I preached the first sermon at White Salmon…in English anyway

“Early Days at White Salmon and the Dalles”,
by Camilla Thomson Donnell.
Washington Historical Quarterly IV(1) [January 1913],
pages 105-115.

Page 109:

Rev. Mr. Tenney gave me this incident. He said: “I preached the first sermon at White Salmon in English, but Jason Lee preceded me in a sermon to the Indians. Old Panna-kanick related to me the story of his conversion, resulting from the preaching of Jason Lee. Panna-kanick was a reasonable man, a Christian in spirit and in practice, but he labored under obstacles. Panna-kanick said:

‘Jason Lee, close Boston man, choca nika illahee, heap wawa, wawa Jesus Chlist. Nika hiu cly; hiu chuck nika eyes. Nika tumtum hiu sick. Mesache tumtum seven days. Mr. Lee come again to nika illahee.Wawa much more Jesus Chlist, nika tumtum got well. I have been happy ever since.’

Long ago the old Indian went to meet the Joslyns, of whom he was always fond.”

Notes: the English words ‘heap’, ‘eyes’, ‘seven’, ‘days’, ‘much’, ‘more’ are likely to have been part of local Chinook Jargon. These are attested to in other accounts of CJ of interior regions of Washington and BC.

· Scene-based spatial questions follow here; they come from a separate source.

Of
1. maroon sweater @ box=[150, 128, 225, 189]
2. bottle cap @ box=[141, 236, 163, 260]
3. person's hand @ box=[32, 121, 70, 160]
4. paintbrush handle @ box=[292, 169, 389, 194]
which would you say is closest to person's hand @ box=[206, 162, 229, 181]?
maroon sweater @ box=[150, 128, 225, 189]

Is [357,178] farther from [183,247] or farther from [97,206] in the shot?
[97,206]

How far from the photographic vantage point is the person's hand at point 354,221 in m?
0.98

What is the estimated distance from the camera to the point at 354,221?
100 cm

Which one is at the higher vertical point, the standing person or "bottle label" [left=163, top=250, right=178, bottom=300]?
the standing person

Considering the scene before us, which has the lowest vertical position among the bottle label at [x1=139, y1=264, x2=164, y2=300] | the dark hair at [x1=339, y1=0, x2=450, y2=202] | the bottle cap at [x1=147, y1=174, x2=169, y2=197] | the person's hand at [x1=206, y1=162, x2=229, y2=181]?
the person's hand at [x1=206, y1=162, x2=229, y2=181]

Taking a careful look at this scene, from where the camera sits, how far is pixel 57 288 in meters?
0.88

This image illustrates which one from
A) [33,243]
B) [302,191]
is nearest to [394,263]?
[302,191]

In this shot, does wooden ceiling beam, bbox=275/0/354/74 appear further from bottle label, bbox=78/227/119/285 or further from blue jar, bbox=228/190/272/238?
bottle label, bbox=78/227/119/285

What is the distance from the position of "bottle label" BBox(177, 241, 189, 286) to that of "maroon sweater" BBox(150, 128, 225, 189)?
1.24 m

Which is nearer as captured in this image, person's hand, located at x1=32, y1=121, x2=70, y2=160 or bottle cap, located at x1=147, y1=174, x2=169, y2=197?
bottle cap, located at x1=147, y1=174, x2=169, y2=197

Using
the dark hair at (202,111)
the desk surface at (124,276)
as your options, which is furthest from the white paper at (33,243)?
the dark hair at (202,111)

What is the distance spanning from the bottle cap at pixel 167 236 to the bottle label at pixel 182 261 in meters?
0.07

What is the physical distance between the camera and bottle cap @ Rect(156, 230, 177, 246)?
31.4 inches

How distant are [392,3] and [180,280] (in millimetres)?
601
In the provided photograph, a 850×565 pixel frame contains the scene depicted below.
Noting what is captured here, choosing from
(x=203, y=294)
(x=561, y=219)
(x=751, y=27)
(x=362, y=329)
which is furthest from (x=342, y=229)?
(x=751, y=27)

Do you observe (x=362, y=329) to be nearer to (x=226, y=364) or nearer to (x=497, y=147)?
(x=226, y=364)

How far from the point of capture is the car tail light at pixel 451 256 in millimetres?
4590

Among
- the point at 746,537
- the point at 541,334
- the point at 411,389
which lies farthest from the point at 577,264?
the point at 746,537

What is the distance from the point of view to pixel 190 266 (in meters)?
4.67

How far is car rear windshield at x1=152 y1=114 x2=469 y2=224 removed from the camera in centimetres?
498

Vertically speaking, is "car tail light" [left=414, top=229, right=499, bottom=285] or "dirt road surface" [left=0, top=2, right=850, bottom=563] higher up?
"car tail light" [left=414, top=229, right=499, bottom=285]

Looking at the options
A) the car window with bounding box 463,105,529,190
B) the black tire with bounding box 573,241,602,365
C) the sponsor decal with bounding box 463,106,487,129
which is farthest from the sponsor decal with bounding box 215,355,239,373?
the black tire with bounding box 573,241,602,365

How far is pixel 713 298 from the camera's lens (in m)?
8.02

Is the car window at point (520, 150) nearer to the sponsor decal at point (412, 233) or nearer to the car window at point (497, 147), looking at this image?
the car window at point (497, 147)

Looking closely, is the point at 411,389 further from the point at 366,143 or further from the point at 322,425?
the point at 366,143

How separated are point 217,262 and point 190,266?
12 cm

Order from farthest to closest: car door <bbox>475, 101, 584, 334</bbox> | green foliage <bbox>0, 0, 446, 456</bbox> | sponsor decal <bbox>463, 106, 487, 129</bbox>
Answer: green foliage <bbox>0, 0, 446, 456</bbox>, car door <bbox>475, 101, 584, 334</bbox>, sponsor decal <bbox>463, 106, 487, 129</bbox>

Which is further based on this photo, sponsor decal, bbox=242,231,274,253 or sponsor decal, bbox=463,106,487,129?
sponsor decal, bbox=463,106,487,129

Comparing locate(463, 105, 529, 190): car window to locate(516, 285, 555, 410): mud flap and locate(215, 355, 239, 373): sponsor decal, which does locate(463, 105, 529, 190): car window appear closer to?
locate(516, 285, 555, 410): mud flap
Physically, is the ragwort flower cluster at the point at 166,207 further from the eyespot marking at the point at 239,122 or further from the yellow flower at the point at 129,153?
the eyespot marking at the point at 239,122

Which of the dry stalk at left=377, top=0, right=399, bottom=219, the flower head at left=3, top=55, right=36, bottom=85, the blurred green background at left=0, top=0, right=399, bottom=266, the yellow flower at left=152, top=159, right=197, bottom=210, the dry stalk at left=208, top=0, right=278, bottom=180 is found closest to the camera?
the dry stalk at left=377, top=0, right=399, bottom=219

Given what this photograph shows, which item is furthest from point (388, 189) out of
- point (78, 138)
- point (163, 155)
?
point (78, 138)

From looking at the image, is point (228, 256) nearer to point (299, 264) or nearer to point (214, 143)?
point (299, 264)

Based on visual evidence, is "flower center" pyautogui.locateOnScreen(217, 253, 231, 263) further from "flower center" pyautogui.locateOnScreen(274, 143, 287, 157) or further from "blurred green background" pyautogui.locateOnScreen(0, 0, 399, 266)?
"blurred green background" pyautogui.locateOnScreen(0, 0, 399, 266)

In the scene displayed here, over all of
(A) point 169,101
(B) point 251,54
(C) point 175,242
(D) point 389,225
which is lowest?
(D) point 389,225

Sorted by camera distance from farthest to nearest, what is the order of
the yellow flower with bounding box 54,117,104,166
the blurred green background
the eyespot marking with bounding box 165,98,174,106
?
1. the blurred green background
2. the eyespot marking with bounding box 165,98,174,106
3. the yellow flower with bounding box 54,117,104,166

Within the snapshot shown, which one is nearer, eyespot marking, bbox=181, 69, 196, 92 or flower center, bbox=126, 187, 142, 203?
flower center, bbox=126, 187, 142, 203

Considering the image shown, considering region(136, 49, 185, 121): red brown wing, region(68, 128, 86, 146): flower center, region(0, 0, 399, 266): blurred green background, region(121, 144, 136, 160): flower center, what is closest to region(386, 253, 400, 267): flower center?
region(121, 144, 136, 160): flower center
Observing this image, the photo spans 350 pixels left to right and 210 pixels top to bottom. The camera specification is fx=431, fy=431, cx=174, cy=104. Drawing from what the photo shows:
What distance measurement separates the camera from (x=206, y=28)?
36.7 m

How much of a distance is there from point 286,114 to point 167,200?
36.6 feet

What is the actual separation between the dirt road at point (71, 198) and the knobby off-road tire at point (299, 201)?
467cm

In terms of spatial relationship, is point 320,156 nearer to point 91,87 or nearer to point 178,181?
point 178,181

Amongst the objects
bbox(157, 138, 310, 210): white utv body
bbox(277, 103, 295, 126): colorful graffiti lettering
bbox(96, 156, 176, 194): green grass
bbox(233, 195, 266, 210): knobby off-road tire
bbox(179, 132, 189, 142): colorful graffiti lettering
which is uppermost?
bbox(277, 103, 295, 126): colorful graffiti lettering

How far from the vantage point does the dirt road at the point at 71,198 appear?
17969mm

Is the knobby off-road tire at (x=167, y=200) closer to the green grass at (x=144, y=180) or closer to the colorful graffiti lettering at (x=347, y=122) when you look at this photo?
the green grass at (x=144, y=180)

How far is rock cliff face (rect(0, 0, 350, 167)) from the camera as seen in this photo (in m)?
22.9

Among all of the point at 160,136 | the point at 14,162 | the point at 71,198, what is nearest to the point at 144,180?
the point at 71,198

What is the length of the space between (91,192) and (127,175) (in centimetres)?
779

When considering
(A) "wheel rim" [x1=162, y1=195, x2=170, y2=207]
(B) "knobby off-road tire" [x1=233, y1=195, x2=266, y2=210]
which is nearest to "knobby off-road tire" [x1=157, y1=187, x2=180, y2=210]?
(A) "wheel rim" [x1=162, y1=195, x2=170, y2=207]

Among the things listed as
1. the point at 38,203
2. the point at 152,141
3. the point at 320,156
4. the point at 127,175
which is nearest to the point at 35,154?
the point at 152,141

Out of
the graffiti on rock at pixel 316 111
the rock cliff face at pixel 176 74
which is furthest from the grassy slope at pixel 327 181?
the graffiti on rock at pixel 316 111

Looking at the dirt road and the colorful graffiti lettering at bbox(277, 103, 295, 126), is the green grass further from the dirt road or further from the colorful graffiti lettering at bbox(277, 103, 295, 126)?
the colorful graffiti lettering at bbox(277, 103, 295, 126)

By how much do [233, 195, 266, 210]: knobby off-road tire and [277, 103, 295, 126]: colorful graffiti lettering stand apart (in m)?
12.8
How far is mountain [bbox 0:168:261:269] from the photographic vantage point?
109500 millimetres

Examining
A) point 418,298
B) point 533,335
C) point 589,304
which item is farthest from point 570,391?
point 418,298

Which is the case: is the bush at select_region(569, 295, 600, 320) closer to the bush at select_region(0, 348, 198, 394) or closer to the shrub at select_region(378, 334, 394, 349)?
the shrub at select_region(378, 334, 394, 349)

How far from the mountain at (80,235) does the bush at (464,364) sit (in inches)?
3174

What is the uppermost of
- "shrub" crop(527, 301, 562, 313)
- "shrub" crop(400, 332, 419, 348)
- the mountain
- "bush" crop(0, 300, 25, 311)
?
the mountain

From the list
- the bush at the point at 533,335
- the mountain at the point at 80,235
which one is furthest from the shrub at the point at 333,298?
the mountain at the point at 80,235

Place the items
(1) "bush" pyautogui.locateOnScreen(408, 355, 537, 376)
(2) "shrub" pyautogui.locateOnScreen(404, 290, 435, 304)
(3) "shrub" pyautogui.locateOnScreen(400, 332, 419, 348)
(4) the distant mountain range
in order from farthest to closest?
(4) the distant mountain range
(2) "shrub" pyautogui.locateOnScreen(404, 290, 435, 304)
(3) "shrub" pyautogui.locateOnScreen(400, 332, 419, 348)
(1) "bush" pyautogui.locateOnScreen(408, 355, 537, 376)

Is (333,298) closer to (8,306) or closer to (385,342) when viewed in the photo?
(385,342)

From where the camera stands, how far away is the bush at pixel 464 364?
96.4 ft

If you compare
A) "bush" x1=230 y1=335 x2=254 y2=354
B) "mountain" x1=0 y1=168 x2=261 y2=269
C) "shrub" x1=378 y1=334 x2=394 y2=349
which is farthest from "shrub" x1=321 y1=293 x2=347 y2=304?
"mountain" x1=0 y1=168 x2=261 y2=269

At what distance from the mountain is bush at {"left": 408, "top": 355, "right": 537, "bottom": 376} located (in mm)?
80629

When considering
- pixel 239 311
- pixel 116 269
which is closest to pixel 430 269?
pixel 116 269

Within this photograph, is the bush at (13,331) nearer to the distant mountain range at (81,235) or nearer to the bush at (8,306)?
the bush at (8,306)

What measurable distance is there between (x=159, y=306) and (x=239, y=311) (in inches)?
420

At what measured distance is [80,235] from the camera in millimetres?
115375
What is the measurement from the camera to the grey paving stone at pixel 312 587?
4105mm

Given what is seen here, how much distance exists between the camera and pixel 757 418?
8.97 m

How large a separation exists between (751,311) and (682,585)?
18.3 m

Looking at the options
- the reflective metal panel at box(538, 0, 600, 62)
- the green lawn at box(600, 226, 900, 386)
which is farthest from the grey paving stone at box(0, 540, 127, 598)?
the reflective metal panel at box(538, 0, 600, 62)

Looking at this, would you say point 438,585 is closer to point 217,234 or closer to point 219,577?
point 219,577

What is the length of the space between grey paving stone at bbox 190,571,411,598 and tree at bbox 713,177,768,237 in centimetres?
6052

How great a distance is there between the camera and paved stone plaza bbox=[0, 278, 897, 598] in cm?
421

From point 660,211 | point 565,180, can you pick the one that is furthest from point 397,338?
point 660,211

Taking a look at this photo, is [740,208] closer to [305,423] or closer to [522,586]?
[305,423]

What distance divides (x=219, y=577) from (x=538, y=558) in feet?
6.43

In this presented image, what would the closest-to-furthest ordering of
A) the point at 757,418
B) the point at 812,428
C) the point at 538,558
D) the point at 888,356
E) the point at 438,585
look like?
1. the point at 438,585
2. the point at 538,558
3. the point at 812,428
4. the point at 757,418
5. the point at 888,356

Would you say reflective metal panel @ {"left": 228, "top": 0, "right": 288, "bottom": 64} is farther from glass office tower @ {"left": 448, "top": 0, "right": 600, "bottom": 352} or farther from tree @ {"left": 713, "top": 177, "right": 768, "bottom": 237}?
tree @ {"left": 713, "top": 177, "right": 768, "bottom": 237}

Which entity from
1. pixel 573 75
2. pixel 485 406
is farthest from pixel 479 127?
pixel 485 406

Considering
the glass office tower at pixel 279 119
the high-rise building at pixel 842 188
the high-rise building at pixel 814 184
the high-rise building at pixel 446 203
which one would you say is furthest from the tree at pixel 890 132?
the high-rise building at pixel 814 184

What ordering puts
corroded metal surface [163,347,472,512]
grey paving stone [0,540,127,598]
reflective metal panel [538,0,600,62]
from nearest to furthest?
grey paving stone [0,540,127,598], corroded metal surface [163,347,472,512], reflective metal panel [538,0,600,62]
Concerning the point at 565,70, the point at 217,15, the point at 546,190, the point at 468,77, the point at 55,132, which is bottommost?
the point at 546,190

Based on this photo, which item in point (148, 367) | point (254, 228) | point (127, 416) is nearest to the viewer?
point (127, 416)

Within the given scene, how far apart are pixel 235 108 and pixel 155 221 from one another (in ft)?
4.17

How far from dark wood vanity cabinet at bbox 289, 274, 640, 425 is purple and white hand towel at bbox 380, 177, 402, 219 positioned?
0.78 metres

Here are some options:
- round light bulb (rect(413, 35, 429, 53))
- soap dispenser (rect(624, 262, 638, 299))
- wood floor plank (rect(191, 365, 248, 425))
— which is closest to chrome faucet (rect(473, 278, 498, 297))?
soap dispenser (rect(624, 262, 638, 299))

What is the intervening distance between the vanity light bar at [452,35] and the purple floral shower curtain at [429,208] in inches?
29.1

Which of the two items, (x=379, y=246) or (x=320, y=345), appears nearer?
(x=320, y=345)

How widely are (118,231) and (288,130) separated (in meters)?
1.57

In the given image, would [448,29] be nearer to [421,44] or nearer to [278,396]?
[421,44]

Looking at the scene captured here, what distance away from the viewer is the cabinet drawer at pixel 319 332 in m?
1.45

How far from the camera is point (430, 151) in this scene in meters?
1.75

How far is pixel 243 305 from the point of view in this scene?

Reverend William A. Tenny (wife Abby).  Erastus and Mary Joslyn of Massachusetts, among the earliest settlers (1853) in “North Oregon”, i.e. the northern side of the Columbia River.

Page 110:

I am indebted to Mrs. E. L. Smith of Hood River for this story: Sapot-wil, the Indian who warned the settlers of White Salmon of the intended assault, and so saved the lives of the Joslyns, lost his standing among his own people, and was so ashamed of the Indians that he changed his name to Johnson, and made his home on the Hood River side. Mrs. Smith says: “He often visited us and was given a seat at the table, with the family, to show the esteem he had won by his heroic action. He was welcomed by the children, for he brought such beautiful bows and arrows, a string of trout or a haunch of venison. Johnson was possessed of a fund of knowledge that made him an ideal guide in the mountains. As an instance of his good theological principles, he was asked, ‘Where do you think you will go when you die?’ Johnson instantly replied: ‘Chee memaloose, Chee cumtux,’ meaning: So soon as I die so soon I will know.”